O vice-primeiro-ministro de Cabo Verde, Olavo Correia, defendeu que a cooperação com a China tem de ser "na base do benefício mútuo" e não "meramente comercial", que obrigue a um elevado endividamento público dos países africanos.
Em entrevista à Lusa, em Washington, à margem das Reuniões de Primavera 2024 do Fundo Monetário Internacional (FMI) e do Banco Mundial, Olavo Correia confirmou que Cabo Verde já tem projetos prontos a serem apresentados no quadro da cooperação com a China e que "alguns privados estão a ser ultimados" a fazê-lo, mas avaliou que a abordagem com Pequim "não pode ser apenas numa lógica de projetos".
"Isso não vai resolver problema nenhum, isso não vai resolver os problemas de África, nem de Cabo Verde. É importante, como é óbvio, mas a abordagem com a China tem de ser mais transformativa, mais estruturante, mais ancorada no desenvolvimento, mais desenvolvimentista, tem de ser ancorada numa nova qualidade da cooperação e não apenas em projetos", defendeu.
"Mesmo que sejam grandes, não vão resolver o problema do continente africano nem de Cabo Verde, e nós queremos que a China seja um parceiro para ajudar a resolver os problemas candentes com que África se debate, como o acesso a energia, à água, ao saneamento, à habitação, à educação. Mas também hoje, e cada vez mais, a quarta revolução industrial - felizmente tecnológica -, em que a China também tem um papel importante e que pode colocar ao serviço do desenvolvimento do continente africano", acrescentou.
A China e os países lusófonos voltam a reunir-se em Macau na segunda-feira, após um interregno de oito anos e o fim da pandemia da covid-19, para relançar o comércio e investimento.
A sexta conferência ministerial do Fórum para a Cooperação Económica e Comercial entre a China e os Países de Língua Portuguesa vai decorrer até terça-feira e inclui a assinatura do novo plano de ação do organismo, mais conhecido como Fórum de Macau, até 2027.
Um fundo de cooperação, no valor de mil milhões de dólares (941 milhões de euros), foi criado há 10 anos pelo Banco de Desenvolvimento da China e pelo Fundo de Desenvolvimento Industrial e Comercial de Macau.
No entanto, as regras de acesso têm sido alvo de críticas por parte de países membros do Fórum Macau, que pedem uma flexibilização no acesso aos fundos existentes.
Olavo Correia, que é também ministro das Finanças e Fomento Empresarial cabo-verdiano, advogou que a China tem todas as condições para ajudar o continente africano a resolver o problema de acesso à energia, por exemplo, mas defendeu um olhar para as "novas prioridades" dessa cooperação.
"Nós temos quase metade da população africana sem acesso a energia quando temos soluções, temos financiamento, temos necessidade e, portanto, não faz sentido que isto esteja a acontecer no continente africano. Portanto, podemos, no quadro da cooperação com a China, resolver esse desafio para o continente africano", afirmou.

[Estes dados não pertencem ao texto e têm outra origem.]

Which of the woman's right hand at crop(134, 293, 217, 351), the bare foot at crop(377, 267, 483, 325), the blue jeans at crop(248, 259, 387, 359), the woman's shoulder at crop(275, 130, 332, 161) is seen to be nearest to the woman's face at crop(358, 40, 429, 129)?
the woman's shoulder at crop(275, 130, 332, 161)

"Esta cooperação tem de beneficiar as duas partes. Não pode ser apenas uma cooperação meramente comercial que possa, digamos, obrigar a um elevado endividamento público dos países africanos. Têm de ser uma cooperação na base do benefício mútuo da China, mas também do continente africano", reforçou o governante.
Ao mesmo tempo, destacou Olavo Correia, a cooperação com Pequim tem de criar as condições para um vasto programa de infraestruturação, mas com financiamentos concessionais, rejeitando a lógica de "investir hoje, mas depois hipotecar o futuro" dos países africanos.
"A China precisa de África e África precisa da China. Penso que se nós colocarmos esses pontos na mesa, numa cooperação focada nas soluções transformativas, na defesa do interesse mútuo (...) e focada na solução para os desafios das pessoas (...), então teremos aqui uma cooperação que atinge os elementos fundantes do desenvolvimento futuro do continente africano e é nesse caminho que devemos alocar a cooperação com a China, para que ela seja portadora de sucesso para o continente africano e para a China", declarou.
O ministro salientou que, durante a reunião na China, levantará precisamente essas questões, para que se faça uma "melhor reflexão" em prol da otimização dessas relações.
"Se África for desenvolvida e for próspera, a China ganhará, se for o contrário, nem China ganhará, nem o mundo ganhará", insistiu.